━━ Brano da leggere

La fedeltà al testo, pur rispettosa, soffoca la possibilità di una vera reinterpretazione cinematografica, lasciando la pellicola priva di un’identità autonoma; l’impressione più forte che rimanda Queer è quella di un film confezionato con l’unica  finalità di esaltare il testo di riferimento e di farlo assurgere a soggetto cinematografico scintillante.
Uno degli aspetti più interessanti di Queer, sebbene non sviluppato compiutamente per la scelta quasi aprioristica della fedeltà al testo, è la sua esplorazione dell’ossessione amorosa come sintomo di una più profonda alienazione esistenziale. 
William Lee non è semplicemente innamorato di Gene: è ossessionato da lui, lo insegue con un bisogno che rasenta la dipendenza. Questa dinamica riflette il senso di spaesamento e di esclusione che Burroughs stesso provava, amplificato dal senso di colpa per la tragica morte della moglie Joan Vollmer, uccisa accidentalmente da lui in un gioco al bersaglio.

━━━━

◆ **Compito**
Riporta senza modifiche il passo della recensione di Queer che va da "Uno degli aspetti" fino a "gioco al bersaglio.". Le righe non hanno alcun ruolo in questo lavoro.

━━ Righe archiviate

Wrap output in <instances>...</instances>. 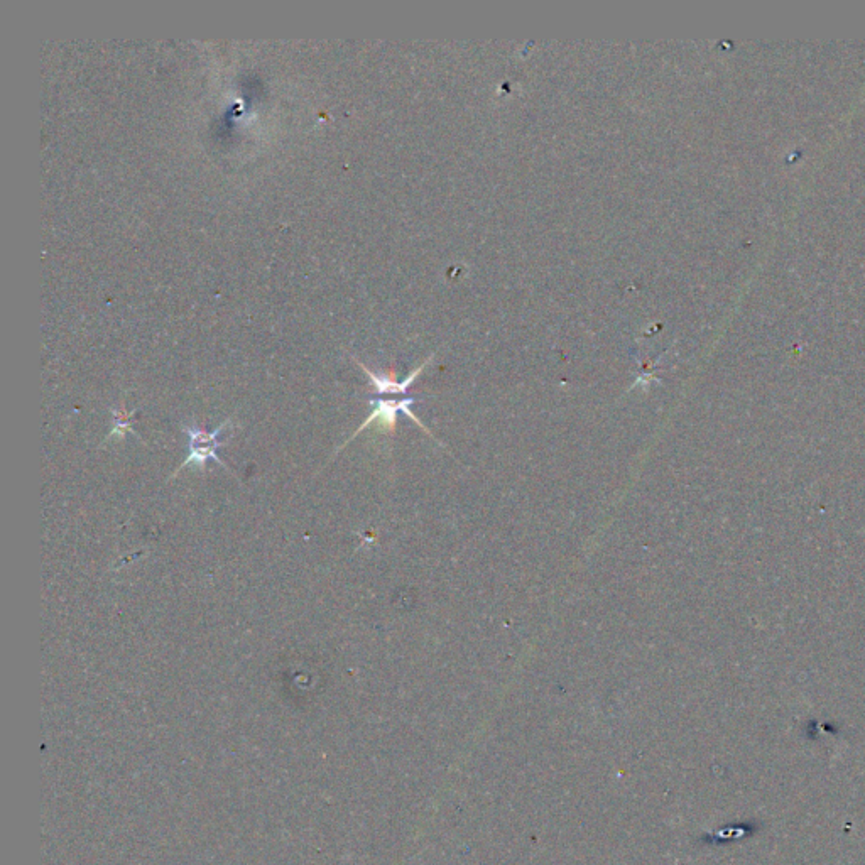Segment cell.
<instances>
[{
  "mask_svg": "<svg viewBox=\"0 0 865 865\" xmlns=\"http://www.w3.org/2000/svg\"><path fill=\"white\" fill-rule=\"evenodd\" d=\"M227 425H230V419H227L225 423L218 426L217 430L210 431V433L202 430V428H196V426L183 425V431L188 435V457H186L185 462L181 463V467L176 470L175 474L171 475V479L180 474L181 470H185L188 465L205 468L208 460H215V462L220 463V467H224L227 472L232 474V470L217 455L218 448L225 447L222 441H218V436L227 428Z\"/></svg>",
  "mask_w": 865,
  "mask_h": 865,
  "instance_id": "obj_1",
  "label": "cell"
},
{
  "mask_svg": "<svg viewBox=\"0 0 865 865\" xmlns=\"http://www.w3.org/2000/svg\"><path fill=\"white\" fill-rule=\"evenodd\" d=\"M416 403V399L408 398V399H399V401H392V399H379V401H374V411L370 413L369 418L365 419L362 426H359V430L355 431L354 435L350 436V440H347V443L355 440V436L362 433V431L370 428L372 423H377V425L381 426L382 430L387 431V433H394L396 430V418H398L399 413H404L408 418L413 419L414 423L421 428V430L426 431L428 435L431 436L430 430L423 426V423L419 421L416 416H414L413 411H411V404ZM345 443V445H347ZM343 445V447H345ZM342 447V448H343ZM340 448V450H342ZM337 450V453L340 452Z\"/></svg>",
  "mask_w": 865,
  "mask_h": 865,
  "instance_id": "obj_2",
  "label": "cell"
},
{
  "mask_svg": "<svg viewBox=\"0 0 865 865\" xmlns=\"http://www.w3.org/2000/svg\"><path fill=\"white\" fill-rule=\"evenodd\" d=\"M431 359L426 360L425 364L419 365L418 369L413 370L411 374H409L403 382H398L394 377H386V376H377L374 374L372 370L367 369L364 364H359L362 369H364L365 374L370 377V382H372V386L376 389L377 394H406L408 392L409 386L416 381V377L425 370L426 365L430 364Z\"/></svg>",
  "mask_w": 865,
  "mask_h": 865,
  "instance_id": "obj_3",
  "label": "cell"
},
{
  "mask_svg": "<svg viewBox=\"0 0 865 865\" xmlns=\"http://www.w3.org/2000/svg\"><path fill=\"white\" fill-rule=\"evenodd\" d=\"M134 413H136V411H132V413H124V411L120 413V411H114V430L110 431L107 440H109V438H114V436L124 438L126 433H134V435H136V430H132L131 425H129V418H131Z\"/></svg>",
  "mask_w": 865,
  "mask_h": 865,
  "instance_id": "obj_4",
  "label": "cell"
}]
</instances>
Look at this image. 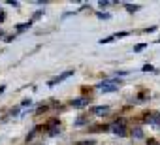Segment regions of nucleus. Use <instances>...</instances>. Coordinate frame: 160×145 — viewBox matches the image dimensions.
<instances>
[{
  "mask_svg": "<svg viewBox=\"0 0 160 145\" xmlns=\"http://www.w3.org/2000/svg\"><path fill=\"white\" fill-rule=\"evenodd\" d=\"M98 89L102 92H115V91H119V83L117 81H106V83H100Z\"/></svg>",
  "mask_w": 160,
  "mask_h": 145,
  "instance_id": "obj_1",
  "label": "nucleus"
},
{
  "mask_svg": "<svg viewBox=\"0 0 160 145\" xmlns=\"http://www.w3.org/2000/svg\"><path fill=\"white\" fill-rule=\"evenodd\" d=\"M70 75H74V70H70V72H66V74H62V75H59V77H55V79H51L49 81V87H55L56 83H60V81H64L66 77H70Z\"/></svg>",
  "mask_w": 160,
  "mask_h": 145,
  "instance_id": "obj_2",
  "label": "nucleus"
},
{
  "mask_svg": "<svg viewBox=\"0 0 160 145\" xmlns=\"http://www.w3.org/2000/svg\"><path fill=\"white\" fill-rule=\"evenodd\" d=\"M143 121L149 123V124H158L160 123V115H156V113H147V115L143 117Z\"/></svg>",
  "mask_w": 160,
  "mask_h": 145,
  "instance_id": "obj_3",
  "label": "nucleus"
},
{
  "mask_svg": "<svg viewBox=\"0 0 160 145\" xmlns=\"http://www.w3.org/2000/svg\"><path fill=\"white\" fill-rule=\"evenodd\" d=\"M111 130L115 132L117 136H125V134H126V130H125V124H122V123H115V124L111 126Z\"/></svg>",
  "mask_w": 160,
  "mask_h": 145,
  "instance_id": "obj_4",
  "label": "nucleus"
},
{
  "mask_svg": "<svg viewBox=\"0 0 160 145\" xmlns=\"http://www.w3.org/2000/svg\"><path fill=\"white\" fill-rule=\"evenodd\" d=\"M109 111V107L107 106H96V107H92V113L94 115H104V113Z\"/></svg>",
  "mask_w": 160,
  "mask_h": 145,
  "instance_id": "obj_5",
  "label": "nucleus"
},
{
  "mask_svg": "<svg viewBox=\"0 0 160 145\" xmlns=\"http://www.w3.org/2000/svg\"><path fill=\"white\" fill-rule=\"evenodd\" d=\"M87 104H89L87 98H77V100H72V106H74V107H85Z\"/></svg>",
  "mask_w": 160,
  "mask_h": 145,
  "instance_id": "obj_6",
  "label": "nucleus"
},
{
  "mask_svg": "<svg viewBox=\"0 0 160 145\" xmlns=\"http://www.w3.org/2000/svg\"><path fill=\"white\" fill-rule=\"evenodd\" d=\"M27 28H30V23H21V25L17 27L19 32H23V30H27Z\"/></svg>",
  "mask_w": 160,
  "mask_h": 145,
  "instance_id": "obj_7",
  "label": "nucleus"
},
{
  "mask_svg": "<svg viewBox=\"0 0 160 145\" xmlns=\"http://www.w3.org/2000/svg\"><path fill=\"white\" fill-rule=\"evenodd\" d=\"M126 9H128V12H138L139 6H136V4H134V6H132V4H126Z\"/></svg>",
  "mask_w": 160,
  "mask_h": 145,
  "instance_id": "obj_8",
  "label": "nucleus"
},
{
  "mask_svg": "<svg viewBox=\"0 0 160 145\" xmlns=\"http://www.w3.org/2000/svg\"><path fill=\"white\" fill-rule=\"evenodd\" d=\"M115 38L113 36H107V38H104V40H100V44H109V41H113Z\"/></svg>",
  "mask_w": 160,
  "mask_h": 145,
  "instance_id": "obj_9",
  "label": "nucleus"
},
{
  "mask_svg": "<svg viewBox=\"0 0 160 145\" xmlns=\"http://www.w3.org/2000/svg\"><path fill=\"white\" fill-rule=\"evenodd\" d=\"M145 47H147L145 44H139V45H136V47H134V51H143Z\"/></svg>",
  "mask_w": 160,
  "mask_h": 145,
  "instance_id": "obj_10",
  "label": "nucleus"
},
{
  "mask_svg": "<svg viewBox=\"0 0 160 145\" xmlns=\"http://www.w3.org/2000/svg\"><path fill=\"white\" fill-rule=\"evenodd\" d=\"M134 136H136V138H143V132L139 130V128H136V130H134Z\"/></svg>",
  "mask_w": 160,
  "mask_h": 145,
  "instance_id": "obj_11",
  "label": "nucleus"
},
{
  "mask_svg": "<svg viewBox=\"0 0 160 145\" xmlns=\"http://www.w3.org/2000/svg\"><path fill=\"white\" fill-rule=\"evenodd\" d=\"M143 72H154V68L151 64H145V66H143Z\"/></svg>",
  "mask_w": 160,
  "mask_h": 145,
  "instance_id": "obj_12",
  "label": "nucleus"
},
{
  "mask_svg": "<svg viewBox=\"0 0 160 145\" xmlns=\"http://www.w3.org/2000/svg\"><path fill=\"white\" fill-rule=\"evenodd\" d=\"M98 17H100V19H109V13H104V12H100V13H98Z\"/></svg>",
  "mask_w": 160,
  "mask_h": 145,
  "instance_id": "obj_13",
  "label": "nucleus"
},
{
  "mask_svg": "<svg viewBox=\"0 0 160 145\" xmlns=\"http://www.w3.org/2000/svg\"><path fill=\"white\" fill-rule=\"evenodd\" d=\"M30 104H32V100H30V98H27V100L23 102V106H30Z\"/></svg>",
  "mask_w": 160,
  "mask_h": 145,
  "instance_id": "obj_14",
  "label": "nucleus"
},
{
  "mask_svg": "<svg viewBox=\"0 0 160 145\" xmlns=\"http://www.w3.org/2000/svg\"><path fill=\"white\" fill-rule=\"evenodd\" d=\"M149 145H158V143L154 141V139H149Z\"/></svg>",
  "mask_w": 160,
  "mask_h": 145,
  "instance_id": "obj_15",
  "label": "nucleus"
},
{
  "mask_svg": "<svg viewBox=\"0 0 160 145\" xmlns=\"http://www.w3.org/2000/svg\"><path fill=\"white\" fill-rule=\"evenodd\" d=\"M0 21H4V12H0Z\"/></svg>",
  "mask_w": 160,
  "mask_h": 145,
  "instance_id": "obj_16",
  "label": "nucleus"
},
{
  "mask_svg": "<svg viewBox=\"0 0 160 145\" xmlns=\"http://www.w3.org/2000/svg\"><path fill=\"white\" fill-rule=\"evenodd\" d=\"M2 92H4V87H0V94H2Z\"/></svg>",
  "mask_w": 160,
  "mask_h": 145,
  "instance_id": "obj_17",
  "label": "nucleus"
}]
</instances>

━━━━
━━ Righe archiviate

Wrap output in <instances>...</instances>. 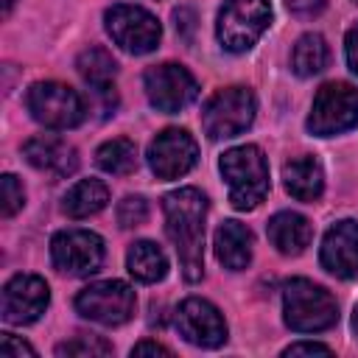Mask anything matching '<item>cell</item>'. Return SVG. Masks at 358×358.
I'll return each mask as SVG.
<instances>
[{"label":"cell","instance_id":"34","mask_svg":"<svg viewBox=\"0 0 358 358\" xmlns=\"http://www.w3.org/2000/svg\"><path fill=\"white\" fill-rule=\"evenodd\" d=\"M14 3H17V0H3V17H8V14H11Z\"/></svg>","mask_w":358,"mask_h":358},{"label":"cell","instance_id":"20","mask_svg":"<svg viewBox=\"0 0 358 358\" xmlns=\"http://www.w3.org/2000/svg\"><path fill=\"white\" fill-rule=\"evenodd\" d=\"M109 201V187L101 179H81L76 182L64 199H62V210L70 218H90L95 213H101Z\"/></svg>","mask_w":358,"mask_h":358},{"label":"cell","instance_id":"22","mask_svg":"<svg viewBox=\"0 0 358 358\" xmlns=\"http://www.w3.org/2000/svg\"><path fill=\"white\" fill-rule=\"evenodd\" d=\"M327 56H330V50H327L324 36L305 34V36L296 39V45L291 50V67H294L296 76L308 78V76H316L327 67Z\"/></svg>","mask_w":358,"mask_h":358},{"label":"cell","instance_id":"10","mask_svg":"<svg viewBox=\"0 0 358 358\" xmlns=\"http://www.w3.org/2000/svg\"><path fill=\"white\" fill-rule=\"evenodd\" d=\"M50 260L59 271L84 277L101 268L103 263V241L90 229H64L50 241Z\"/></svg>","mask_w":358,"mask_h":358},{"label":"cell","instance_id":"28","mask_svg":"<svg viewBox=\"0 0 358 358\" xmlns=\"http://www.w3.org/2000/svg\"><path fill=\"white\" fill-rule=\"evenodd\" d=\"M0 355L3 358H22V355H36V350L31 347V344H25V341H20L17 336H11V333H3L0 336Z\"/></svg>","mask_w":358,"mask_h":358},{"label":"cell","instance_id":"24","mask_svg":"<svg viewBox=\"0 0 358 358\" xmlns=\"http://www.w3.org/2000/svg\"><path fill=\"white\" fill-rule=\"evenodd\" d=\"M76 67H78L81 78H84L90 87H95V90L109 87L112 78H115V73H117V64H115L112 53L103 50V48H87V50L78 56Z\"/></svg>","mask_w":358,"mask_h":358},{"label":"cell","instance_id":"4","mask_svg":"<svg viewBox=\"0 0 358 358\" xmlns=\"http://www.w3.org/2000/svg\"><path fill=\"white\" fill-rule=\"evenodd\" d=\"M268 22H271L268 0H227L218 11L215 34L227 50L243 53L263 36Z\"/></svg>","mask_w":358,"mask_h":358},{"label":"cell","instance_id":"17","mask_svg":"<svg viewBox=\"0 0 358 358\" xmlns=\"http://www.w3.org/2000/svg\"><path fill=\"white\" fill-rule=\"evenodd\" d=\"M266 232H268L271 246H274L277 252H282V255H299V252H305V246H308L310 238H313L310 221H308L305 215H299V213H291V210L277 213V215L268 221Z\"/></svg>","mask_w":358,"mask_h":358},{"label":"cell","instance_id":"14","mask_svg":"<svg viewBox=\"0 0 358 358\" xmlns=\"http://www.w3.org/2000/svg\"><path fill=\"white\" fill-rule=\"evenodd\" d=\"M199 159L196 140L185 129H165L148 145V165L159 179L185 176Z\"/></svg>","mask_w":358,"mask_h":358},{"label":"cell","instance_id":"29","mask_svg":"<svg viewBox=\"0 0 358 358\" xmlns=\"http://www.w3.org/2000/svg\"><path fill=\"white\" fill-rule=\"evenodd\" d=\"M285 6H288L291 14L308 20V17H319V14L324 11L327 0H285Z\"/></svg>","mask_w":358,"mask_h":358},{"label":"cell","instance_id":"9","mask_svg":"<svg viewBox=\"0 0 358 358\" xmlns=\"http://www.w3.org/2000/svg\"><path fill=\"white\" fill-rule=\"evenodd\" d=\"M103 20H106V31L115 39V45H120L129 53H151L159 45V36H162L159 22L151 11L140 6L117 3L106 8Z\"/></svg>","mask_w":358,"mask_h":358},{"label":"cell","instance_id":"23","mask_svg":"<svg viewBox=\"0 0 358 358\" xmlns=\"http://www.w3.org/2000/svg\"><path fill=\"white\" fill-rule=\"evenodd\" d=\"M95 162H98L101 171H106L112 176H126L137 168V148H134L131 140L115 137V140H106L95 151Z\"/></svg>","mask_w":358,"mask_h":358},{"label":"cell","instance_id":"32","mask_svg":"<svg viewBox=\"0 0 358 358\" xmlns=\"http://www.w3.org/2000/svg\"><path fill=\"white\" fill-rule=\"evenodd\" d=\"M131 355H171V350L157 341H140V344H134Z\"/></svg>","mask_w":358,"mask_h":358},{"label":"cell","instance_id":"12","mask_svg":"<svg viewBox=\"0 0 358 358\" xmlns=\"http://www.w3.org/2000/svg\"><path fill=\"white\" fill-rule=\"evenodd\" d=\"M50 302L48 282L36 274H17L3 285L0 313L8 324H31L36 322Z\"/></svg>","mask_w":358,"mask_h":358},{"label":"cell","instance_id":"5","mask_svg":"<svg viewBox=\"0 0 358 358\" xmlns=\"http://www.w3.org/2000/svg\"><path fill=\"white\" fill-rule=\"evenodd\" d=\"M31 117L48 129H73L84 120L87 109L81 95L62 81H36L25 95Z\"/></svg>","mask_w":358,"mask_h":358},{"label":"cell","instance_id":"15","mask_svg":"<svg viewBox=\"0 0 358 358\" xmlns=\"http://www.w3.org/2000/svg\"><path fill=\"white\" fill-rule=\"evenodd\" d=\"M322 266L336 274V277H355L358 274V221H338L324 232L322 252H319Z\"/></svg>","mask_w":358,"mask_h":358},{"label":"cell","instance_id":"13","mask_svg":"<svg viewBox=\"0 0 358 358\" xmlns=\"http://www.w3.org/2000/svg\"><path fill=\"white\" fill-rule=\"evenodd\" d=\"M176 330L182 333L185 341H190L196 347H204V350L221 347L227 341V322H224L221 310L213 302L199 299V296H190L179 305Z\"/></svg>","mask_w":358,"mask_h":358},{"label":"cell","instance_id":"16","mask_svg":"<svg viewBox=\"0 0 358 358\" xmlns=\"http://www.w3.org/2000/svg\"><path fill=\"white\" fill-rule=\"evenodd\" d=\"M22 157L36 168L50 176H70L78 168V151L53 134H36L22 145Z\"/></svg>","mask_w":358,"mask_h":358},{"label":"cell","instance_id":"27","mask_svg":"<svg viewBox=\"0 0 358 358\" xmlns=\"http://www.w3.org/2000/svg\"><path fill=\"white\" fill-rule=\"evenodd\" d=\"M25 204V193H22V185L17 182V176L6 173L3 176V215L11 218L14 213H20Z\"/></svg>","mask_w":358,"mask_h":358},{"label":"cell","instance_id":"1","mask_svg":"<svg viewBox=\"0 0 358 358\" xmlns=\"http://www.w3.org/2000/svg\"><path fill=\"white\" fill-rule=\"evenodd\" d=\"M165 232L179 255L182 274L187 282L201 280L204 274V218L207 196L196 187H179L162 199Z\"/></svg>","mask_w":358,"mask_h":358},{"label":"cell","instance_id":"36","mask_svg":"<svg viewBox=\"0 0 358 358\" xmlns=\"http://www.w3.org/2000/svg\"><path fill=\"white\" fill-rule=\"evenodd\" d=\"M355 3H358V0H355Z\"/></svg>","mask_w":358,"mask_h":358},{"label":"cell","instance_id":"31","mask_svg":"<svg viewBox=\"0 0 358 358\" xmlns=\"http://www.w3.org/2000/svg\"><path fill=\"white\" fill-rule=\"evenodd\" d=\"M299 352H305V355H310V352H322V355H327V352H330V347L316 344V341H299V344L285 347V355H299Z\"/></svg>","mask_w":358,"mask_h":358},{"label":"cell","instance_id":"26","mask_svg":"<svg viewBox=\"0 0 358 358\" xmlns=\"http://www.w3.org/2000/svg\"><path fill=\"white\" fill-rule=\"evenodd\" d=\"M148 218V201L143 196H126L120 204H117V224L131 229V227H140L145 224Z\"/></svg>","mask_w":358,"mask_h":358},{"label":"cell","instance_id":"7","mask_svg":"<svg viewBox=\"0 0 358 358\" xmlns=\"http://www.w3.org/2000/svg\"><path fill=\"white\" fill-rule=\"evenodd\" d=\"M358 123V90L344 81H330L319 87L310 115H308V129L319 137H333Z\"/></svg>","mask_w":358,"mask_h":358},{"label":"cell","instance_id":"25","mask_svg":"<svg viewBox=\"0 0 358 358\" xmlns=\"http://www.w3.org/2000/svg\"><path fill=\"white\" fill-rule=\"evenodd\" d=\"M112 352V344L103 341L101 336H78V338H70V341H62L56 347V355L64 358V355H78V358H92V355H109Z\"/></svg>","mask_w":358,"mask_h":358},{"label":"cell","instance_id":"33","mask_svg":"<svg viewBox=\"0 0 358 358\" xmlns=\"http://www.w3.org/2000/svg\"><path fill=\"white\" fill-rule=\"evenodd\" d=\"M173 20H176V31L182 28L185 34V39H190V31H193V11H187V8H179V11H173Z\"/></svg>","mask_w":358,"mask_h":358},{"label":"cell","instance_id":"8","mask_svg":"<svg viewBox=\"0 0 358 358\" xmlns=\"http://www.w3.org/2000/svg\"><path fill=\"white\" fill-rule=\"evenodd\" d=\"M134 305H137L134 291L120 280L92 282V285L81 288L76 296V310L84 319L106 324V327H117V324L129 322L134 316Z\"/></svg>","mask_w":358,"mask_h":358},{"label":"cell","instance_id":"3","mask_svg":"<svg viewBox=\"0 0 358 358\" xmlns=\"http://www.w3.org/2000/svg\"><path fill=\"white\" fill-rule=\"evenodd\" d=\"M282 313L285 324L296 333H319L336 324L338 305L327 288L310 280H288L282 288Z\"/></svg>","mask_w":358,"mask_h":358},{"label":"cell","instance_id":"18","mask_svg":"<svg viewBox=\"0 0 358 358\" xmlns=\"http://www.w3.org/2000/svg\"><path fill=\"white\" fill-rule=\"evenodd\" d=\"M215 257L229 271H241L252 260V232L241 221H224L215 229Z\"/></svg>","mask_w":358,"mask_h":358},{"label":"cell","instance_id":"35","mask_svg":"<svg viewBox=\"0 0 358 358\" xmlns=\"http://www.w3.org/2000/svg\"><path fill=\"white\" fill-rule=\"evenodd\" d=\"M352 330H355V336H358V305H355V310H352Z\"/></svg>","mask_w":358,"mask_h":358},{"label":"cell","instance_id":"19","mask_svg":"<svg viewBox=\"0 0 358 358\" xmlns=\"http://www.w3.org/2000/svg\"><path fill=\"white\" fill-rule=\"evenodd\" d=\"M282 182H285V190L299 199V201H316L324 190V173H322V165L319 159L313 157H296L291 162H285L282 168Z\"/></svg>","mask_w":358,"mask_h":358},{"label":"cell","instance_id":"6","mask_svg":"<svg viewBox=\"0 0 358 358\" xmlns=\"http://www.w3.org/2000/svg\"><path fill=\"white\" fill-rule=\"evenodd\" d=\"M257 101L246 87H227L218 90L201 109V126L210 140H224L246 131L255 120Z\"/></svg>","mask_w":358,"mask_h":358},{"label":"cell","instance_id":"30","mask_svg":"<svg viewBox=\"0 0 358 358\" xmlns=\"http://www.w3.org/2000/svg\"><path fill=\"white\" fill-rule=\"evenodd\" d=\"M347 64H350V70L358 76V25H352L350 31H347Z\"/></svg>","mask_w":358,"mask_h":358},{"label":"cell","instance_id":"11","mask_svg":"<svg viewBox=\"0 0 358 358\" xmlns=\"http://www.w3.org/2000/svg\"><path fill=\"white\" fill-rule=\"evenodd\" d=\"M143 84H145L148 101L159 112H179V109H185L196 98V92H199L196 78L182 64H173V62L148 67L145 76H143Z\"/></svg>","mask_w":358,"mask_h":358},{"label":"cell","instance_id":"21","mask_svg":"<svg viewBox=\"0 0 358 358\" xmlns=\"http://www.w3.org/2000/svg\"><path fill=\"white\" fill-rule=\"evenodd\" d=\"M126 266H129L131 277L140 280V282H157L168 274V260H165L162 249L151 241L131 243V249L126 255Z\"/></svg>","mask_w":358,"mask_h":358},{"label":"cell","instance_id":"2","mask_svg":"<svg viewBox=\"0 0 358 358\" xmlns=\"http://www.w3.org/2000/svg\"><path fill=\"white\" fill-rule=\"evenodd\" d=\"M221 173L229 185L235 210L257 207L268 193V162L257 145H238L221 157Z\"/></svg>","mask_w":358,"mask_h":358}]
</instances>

━━━━

◆ **Risposta completa**
Uno degli aspetti più interessanti di Queer, sebbene non sviluppato compiutamente per la scelta quasi aprioristica della fedeltà al testo, è la sua esplorazione dell’ossessione amorosa come sintomo di una più profonda alienazione esistenziale. 
William Lee non è semplicemente innamorato di Gene: è ossessionato da lui, lo insegue con un bisogno che rasenta la dipendenza. Questa dinamica riflette il senso di spaesamento e di esclusione che Burroughs stesso provava, amplificato dal senso di colpa per la tragica morte della moglie Joan Vollmer, uccisa accidentalmente da lui in un gioco al bersaglio.